**Page extract**

Tuesday, February 17, 2009

The different between Count, Length, and Index

[This was originally posted at http://timstall.dotnetdevelopersjournal.com/the_different_between_count_length_and_index.htm]

When dealing with arrays and collections (like List), there are three integer "things" that can mess people up: Count, Length, and Index.

  • Count - refers to collections. This simply gets the number of items in the collection.
  • Length - refers to arrays. to quote: "Gets a 32-bit integer that represents the total number of elements in all the dimensions of the Array." (emphasis added). For a 1-d array, Count and Length seem similar. But for multi-dimensional arrays, the difference becomes apparent. A 3x2 array will have a length of 6. Because an array is allocate up front (as opposed to a collection that can grow or shrink), this conceptually makes sense. Length for an array doesn't change after declaration; Count for a List does (as you add or remove items).
  • Index - used by arrays, and some collections (like List), to indicate a specific item in the array or collection. Whereas Count and Length are 1-based properties, Index is a 0-based indexer.

This code snippet shows these in action:

    [TestMethod]
    public void TestMethod1()

**Actions to take**
[A] In the post on Count, Length, and Index, condense the bullet that begins "Length - refers to arrays" into a short list that keeps its main facts.
[B] Write the next part of the post on Count, Length, and Index, picking up right after its last line.

Image-based spatial reasoning data
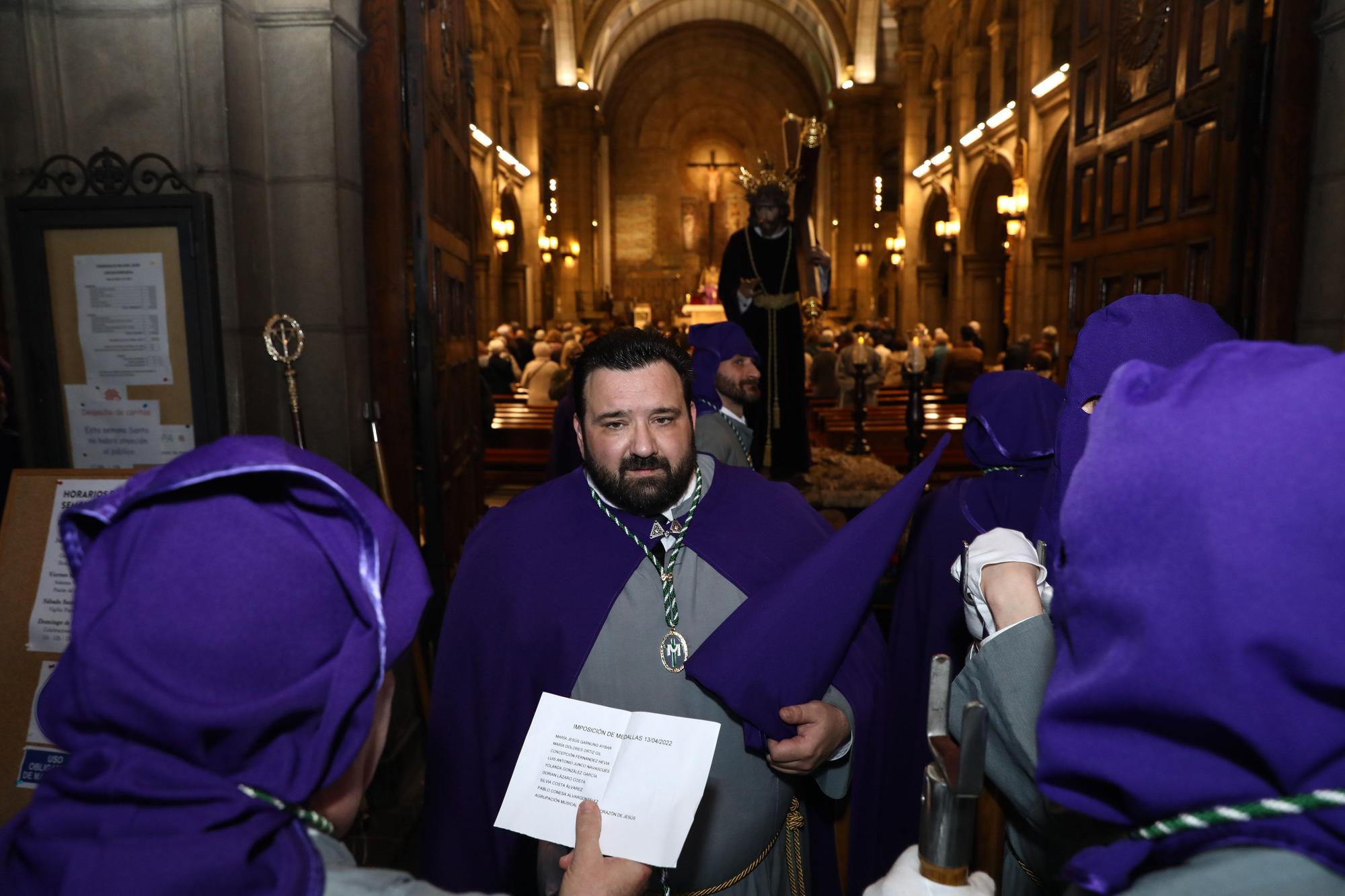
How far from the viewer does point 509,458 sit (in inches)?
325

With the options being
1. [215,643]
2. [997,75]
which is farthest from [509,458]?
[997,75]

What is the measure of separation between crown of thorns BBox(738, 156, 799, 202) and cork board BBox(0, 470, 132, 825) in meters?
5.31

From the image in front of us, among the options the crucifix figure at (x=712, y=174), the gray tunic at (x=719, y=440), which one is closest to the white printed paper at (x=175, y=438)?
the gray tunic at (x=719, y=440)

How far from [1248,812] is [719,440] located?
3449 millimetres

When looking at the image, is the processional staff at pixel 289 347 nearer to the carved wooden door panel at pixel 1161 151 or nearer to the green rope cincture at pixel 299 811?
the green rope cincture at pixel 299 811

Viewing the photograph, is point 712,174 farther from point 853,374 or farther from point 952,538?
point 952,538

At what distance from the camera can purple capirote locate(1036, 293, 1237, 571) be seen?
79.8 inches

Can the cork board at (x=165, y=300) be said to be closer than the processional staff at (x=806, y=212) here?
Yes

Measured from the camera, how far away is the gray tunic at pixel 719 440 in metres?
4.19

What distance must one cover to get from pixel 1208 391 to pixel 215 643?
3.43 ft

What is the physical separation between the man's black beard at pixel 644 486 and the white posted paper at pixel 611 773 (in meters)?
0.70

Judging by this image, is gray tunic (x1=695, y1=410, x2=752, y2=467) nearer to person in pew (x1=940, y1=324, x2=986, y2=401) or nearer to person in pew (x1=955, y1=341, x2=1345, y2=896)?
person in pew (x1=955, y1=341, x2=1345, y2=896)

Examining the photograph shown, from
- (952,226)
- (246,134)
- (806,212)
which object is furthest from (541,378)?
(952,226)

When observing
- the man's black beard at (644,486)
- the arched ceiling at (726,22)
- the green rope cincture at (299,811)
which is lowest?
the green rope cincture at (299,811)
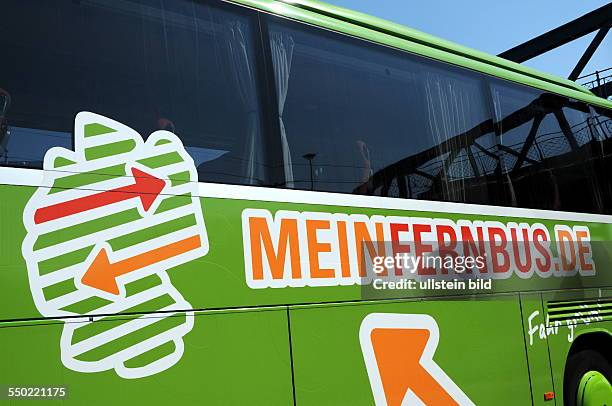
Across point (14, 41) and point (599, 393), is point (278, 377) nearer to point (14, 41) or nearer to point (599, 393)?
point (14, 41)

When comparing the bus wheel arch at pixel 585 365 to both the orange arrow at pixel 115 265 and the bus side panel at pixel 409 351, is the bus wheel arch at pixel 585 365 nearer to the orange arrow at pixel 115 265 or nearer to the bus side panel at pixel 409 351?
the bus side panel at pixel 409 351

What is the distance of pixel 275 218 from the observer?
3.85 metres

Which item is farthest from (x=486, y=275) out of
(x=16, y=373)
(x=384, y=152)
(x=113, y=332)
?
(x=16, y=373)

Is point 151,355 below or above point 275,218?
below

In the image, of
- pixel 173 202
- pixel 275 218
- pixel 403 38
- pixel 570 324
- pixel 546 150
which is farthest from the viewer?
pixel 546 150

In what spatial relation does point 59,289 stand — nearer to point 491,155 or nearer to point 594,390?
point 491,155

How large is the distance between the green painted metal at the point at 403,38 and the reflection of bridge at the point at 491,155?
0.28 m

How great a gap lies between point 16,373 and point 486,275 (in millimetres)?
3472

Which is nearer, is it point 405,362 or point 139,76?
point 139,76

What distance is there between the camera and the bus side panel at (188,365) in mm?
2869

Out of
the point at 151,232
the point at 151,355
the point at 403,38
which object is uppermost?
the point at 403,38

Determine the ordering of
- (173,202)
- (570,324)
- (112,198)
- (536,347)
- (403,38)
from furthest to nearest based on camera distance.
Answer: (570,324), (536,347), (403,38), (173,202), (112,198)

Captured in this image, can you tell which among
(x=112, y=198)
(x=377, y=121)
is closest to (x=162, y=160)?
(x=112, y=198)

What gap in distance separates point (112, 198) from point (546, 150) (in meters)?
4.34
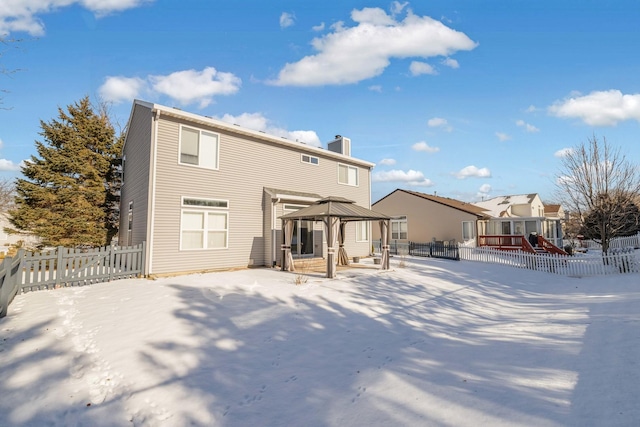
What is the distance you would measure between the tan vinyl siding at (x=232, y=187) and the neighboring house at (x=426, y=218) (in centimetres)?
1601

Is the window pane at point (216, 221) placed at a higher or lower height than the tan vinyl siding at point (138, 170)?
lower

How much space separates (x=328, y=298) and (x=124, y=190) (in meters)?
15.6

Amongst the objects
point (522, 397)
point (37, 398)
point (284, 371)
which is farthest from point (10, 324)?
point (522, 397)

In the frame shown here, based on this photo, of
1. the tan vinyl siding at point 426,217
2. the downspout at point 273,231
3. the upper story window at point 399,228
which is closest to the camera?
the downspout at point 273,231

**Responses to the exercise**
[A]
- Length applies to arrays and gives the total number of elements in all dimensions of the array.
- For a one-dimensional array, Length and Count seem similar, but the difference shows in multi-dimensional arrays: a 3x2 array has a length of 6.
- An array is allocated up front, so its Length does not change after declaration, while the Count of a List changes as items are added or removed.

[B]
    {
      //Length --> total number of items in the array
      //  acts like "Count" for a 1-d array
      string[] astr = new string[]{"a","b","c"};
      Assert.AreEqual(3, astr.Length);

      //  but very different for a 2-d array
      string[,] astr2 = new string[2, 3];
      Assert.AreEqual(6, astr2.Length); //Length = 2 * 3

      //Count --> 1-based
      List<string> lstr = new List<string>();
      lstr.Add("a");
      lstr.Add("b");
      Assert.AreEqual(2, lstr.Count);

      //Index --> 0-based
      Assert.AreEqual("a", astr[0]);
      Assert.AreEqual("b", lstr[1]);
     
    }

Monday, February 16, 2009

Real life: Taking down the Christmas lights and project failure

[This was originally posted at http://timstall.dotnetdevelopersjournal.com/real_life_taking_down_the_christmas_lights_and_project_fail.htm]

In Chicago, we've had another cold winter. Finally, we got a reprieve as it got warm enough for the snow to melt. I looked outside at our 25 foot (?) pine tree, and saw my opportunity to take off the lights. I had done this before, and I figured it should be a quick "project".

However, as luck would have it, things did not go well. The winter wind must have pushed the lights closer to the tree trunk, and entangled them in the branches. I had borrowed someone else's extension pole to initially put them out, and returned it, so I did not have the ideal tools. Regardless, I started out working on the bottom of the tree - close to the ground where I had the most maneuverability, and things seemed optimistic. However, as I worked on higher and higher branches, it got slower. At first I thought I'd just "tough" it through, perhaps with the job taking 2-3 times longer than I thought, but things just screeched to a halt at the 15-foot mark.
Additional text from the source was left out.